"hg up -C" is also evil - ;-)

Kevin Bullock kbullock+mercurial at ringworld.org
Mon Nov 8 17:09:13 CST 2010


On Nov 8, 2010, at 11:31 AM, Haszlakiewicz, Eric wrote:

>> -----Original Message-----
>> From: Kevin Bullock [mailto:kbullock+mercurial at ringworld.org]
>> On Nov 8, 2010, at 10:37 AM, Haszlakiewicz, Eric wrote:
>>> The problem is that hg up does *not* invoke the usual merge machinery if
>> you go from one branch to another.
>> 
>> That was precisely my point, which is why it might be sensible to write
>> *.orig on an update crossing branches. The required `-C` flag is a clue
>> that it's doing something potentially destructive to your working dir.
> 
> I don't understand why you want .orig files.  I want to KEEP any changes in the files I have changed.  I don't want to move them to .orig files.  The only time I see it being useful to have .orig files is if there's a conflict during the update.

This is well beyond the original topic, though:

On 5 Nov 2010, at 7:12 AM, Marko Käning wrote:

> Yesterday I issued the command
> 
> 	$ hg up -C
> 
> actually believing that local changes would be moved into *.orig prior to 
> the clean update of my working copy.


I agree it'd be useful; I don't know if the merge machinery would even be _able_ to handle this in the general case, though. You'd have to do something like rebase the working dir (uncommitted!) changes onto the other branch, which is really multiple iterative merges, sometimes requiring manual fixup before the process can continue.

_I_ don't particularly want *.orig files, or care much whether the behavior changes from its current state.

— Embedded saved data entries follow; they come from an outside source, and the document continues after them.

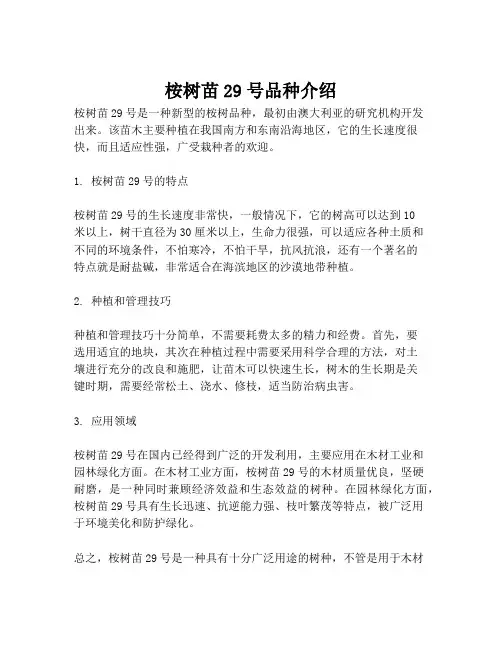 桉树苗 29 号品种介绍

桉树苗 29 号是一种新型的桉树品种，最初由澳大利亚的研究机构开发出来。该苗木主要种植在我国南方和东南沿海地区，它的生长速度很快，而且适应性强，广受栽种者的欢迎。

1. 桉树苗 29 号的特点

桉树苗 29 号的生长速度非常快，一般情况下，它的树高可以达到 10 米以上，树干直径为 30 厘米以上，生命力很强，可以适应各种土质和不同的环境条件，不怕寒冷，不怕干旱，抗风抗浪，还有一个著名的特点就是耐盐碱，非常适合在海滨地区的沙漠地带种植。

2. 种植和管理技巧

种植和管理技巧十分简单，不需要耗费太多的精力和经费。首先，要选用适宜的地块，其次在种植过程中需要采用科学合理的方法，对土壤进行充分的改良和施肥，让苗木可以快速生长，树木的生长期是关键时期，需要经常松土、浇水、修枝，适当防治病虫害。

3. 应用领域

桉树苗 29 号在国内已经得到广泛的开发利用，主要应用在木材工业和园林绿化方面。在木材工业方面，桉树苗 29 号的木材质量优良，坚硬耐磨，是一种同时兼顾经济效益和生态效益的树种。在园林绿化方面，桉树苗 29 号具有生长迅速、抗逆能力强、枝叶繁茂等特点，被广泛用于环境美化和防护绿化。

总之，桉树苗 29 号是一种具有十分广泛用途的树种，不管是用于木材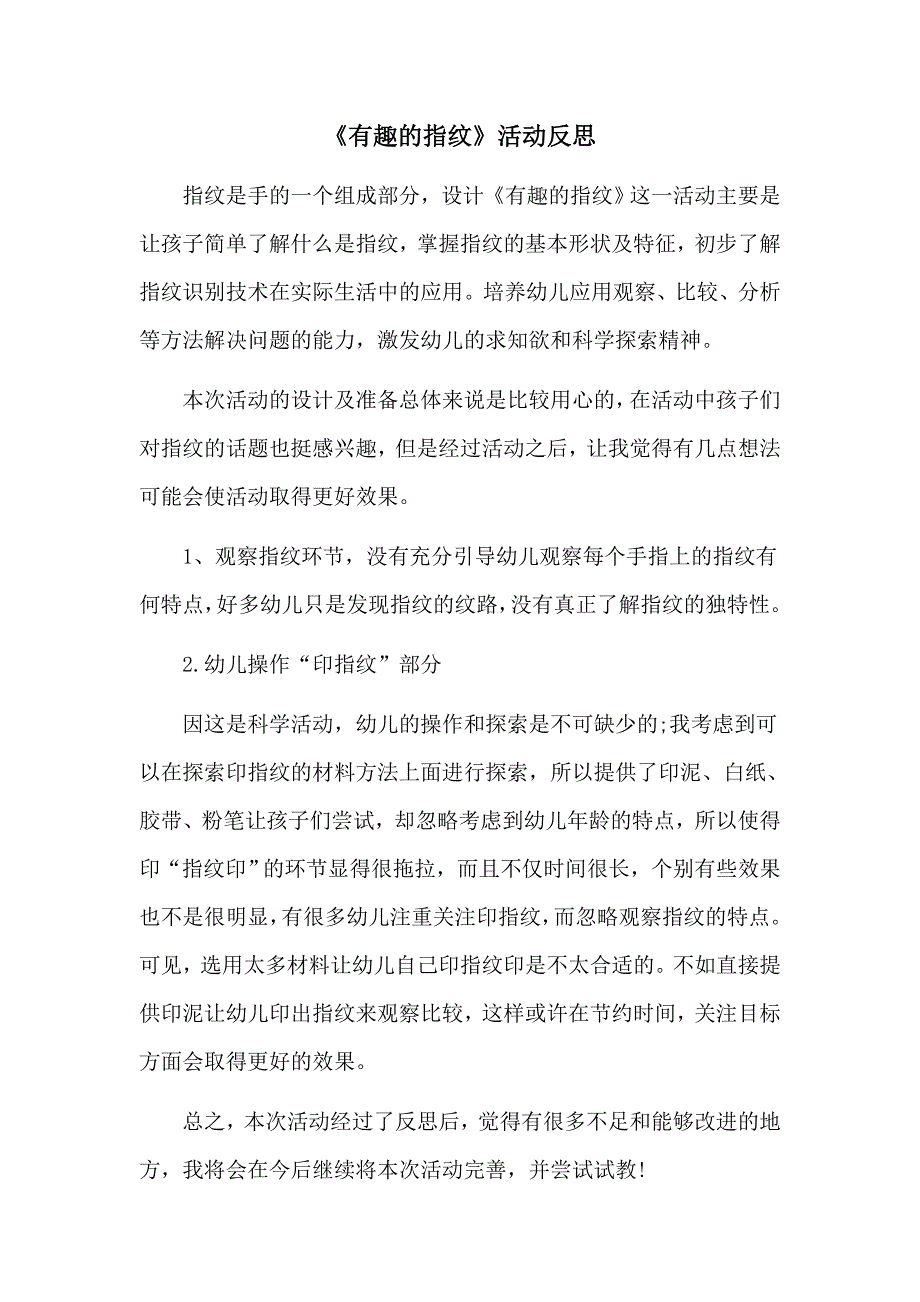 《有趣的指纹》活动反思

指纹是手的一个组成部分，设计《有趣的指纹》这一活动主要是让孩子简单了解什么是指纹，掌握指纹的基本形状及特征，初步了解指纹识别技术在实际生活中的应用。培养幼儿应用观察、比较、分析等方法解决问题的能力，激发幼儿的求知欲和科学探索精神。

本次活动的设计及准备总体来说是比较用心的，在活动中孩子们对指纹的话题也挺感兴趣，但是经过活动之后，让我觉得有几点想法可能会使活动取得更好效果。

1、观察指纹环节，没有充分引导幼儿观察每个手指上的指纹有何特点，好多幼儿只是发现指纹的纹路，没有真正了解指纹的独特性。

2.幼儿操作“印指纹”部分

因这是科学活动，幼儿的操作和探索是不可缺少的;我考虑到可以在探索印指纹的材料方法上面进行探索，所以提供了印泥、白纸、胶带、粉笔让孩子们尝试，却忽略考虑到幼儿年龄的特点，所以使得印“指纹印”的环节显得很拖拉，而且不仅时间很长，个别有些效果也不是很明显，有很多幼儿注重关注印指纹，而忽略观察指纹的特点。可见，选用太多材料让幼儿自己印指纹印是不太合适的。不如直接提供印泥让幼儿印出指纹来观察比较，这样或许在节约时间，关注目标方面会取得更好的效果。

总之，本次活动经过了反思后，觉得有很多不足和能够改进的地方，我将会在今后继续将本次活动完善，并尝试试教!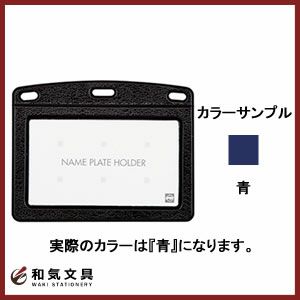 NAME PLATE HOLDER

カラーサンプル

青

実際のカラーは『青』になります。

和気文具
WAKI STATIONERY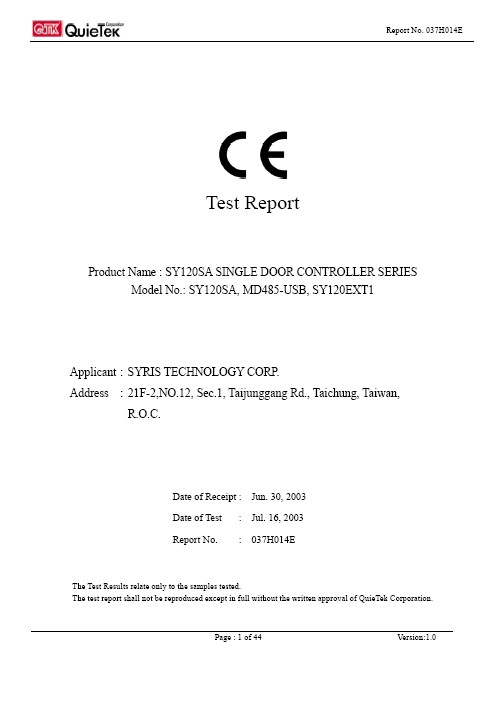 QTK QuieTek Corporation

Report No. 037H014E

CE

Test Report

Product Name : SY120SA SINGLE DOOR CONTROLLER SERIES
Model No.: SY120SA, MD485-USB, SY120EXT1

Applicant : SYRIS TECHNOLOGY CORP.
Address : 21F-2,NO.12, Sec.1, Taijunggang Rd., Taichung, Taiwan, R.O.C.

Date of Receipt : Jun. 30, 2003
Date of Test : Jul. 16, 2003
Report No. : 037H014E

The Test Results relate only to the samples tested.
The test report shall not be reproduced except in full without the written approval of QuieTek Corporation.

Page : 1 of 44

Version:1.0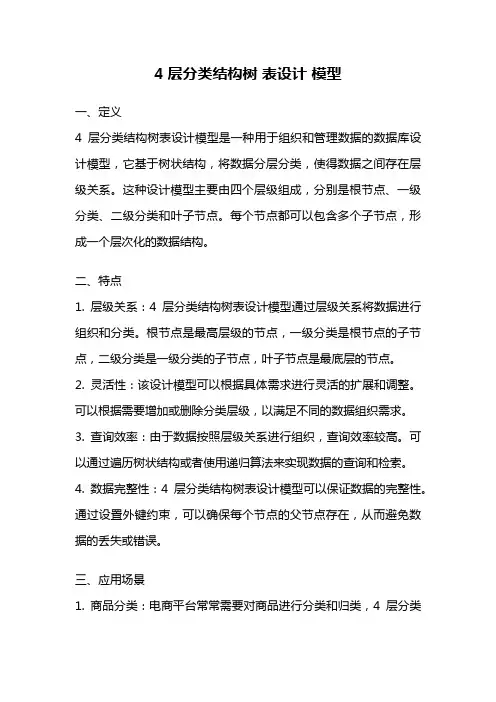 4 层分类结构树 表设计 模型

一、定义

4 层分类结构树表设计模型是一种用于组织和管理数据的数据库设计模型，它基于树状结构，将数据分层分类，使得数据之间存在层级关系。这种设计模型主要由四个层级组成，分别是根节点、一级分类、二级分类和叶子节点。每个节点都可以包含多个子节点，形成一个层次化的数据结构。

二、特点

1. 层级关系：4 层分类结构树表设计模型通过层级关系将数据进行组织和分类。根节点是最高层级的节点，一级分类是根节点的子节点，二级分类是一级分类的子节点，叶子节点是最底层的节点。

2. 灵活性：该设计模型可以根据具体需求进行灵活的扩展和调整。可以根据需要增加或删除分类层级，以满足不同的数据组织需求。

3. 查询效率：由于数据按照层级关系进行组织，查询效率较高。可以通过遍历树状结构或者使用递归算法来实现数据的查询和检索。

4. 数据完整性：4 层分类结构树表设计模型可以保证数据的完整性。通过设置外键约束，可以确保每个节点的父节点存在，从而避免数据的丢失或错误。

三、应用场景

1. 商品分类：电商平台常常需要对商品进行分类和归类，4 层分类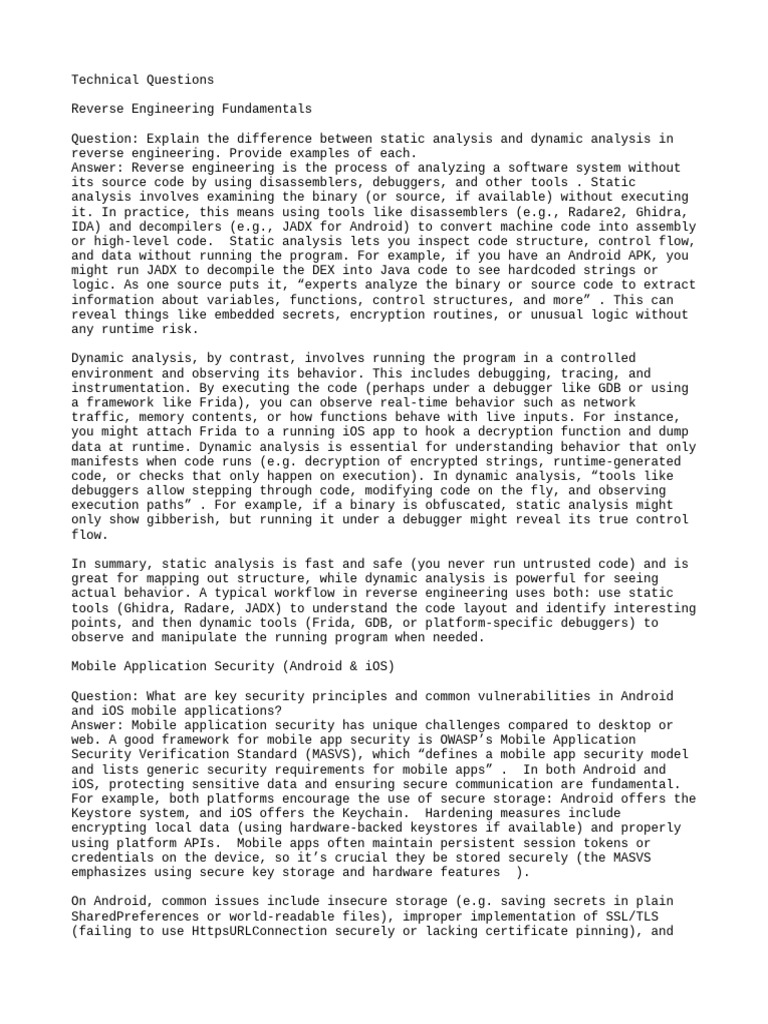 Technical Questions

Reverse Engineering Fundamentals

Question: Explain the difference between static analysis and dynamic analysis in reverse engineering. Provide examples of each.
Answer: Reverse engineering is the process of analyzing a software system without its source code by using disassemblers, debuggers, and other tools . Static analysis involves examining the binary (or source, if available) without executing it. In practice, this means using tools like disassemblers (e.g., Radare2, Ghidra, IDA) and decompilers (e.g., JADX for Android) to convert machine code into assembly or high-level code. Static analysis lets you inspect code structure, control flow, and data without running the program. For example, if you have an Android APK, you might run JADX to decompile the DEX into Java code to see hardcoded strings or logic. As one source puts it, “experts analyze the binary or source code to extract information about variables, functions, control structures, and more” . This can reveal things like embedded secrets, encryption routines, or unusual logic without any runtime risk.

Dynamic analysis, by contrast, involves running the program in a controlled environment and observing its behavior. This includes debugging, tracing, and instrumentation. By executing the code (perhaps under a debugger like GDB or using a framework like Frida), you can observe real-time behavior such as network traffic, memory contents, or how functions behave with live inputs. For instance, you might attach Frida to a running iOS app to hook a decryption function and dump data at runtime. Dynamic analysis is essential for understanding behavior that only manifests when code runs (e.g. decryption of encrypted strings, runtime-generated code, or checks that only happen on execution). In dynamic analysis, “tools like debuggers allow stepping through code, modifying code on the fly, and observing execution paths” . For example, if a binary is obfuscated, static analysis might only show gibberish, but running it under a debugger might reveal its true control flow.

In summary, static analysis is fast and safe (you never run untrusted code) and is great for mapping out structure, while dynamic analysis is powerful for seeing actual behavior. A typical workflow in reverse engineering uses both: use static tools (Ghidra, Radare, JADX) to understand the code layout and identify interesting points, and then dynamic tools (Frida, GDB, or platform-specific debuggers) to observe and manipulate the running program when needed.

Mobile Application Security (Android & iOS)

Question: What are key security principles and common vulnerabilities in Android and iOS mobile applications?
Answer: Mobile application security has unique challenges compared to desktop or web. A good framework for mobile app security is OWASP’s Mobile Application Security Verification Standard (MASVS), which “defines a mobile app security model and lists generic security requirements for mobile apps” . In both Android and iOS, protecting sensitive data and ensuring secure communication are fundamental. For example, both platforms encourage the use of secure storage: Android offers the Keystore system, and iOS offers the Keychain. Hardening measures include encrypting local data (using hardware-backed keystores if available) and properly using platform APIs. Mobile apps often maintain persistent session tokens or credentials on the device, so it’s crucial they be stored securely (the MASVS emphasizes using secure key storage and hardware features ).

On Android, common issues include insecure storage (e.g. saving secrets in plain SharedPreferences or world-readable files), improper implementation of SSL/TLS (failing to use HttpsURLConnection securely or lacking certificate pinning), and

>>> It's pretty easy to be switching between branches if you happen to have
>> more than one person working on the code (or even if you don't always work
>> on the same machine).  e.g.:
>>> 1) modify and check in some file.
>>> 2) modify another file (or ten), but then decide to check if anyone else
>> has been working on the same stuff.
>>> 3) do a pull.
>>> 4) Oh gee, there are a bunch of changes, let's update and see what those
>> are.  oops, "hg up" doesn't work because it's switching branches.  Neither
>> does "hg merge" b/c I have local changes.
>> 
>> Why `hg up` and not just `hg log -pr.:tip` ? Or, if you just want to see
>> the aggregate changes, `hg diff -r.:tip` ?
> 
> Because it's often easier to see what's going on when you're working with a completely updated directory tree.  Also, because update would actually merge things and either eliminate any duplicate changes or issue a conflict.
> 
>> Or, go one step further and say you want to play around with (or run tests
>> on, etc.) the other dev's changes. Why not make a local clone as a sandbox
>> and play around in that, then decide whether to commit or revert your
>> working dir?
> 
> In some cases, sure, that's useful, but many times I don't want to worry about another clone to clean up later (and check for changes, and possibly need to merge changes in, etc...).

Suit yourself, but that's the way that hg has provided to do it since the beginning, and it seems cleaner to me. You either make a throwaway clone, and then throw it away promptly, or you establish one local clone as your incoming queue.

If you really do want the workflow you mention w/in a single clone, though, MQ can handle it effectively.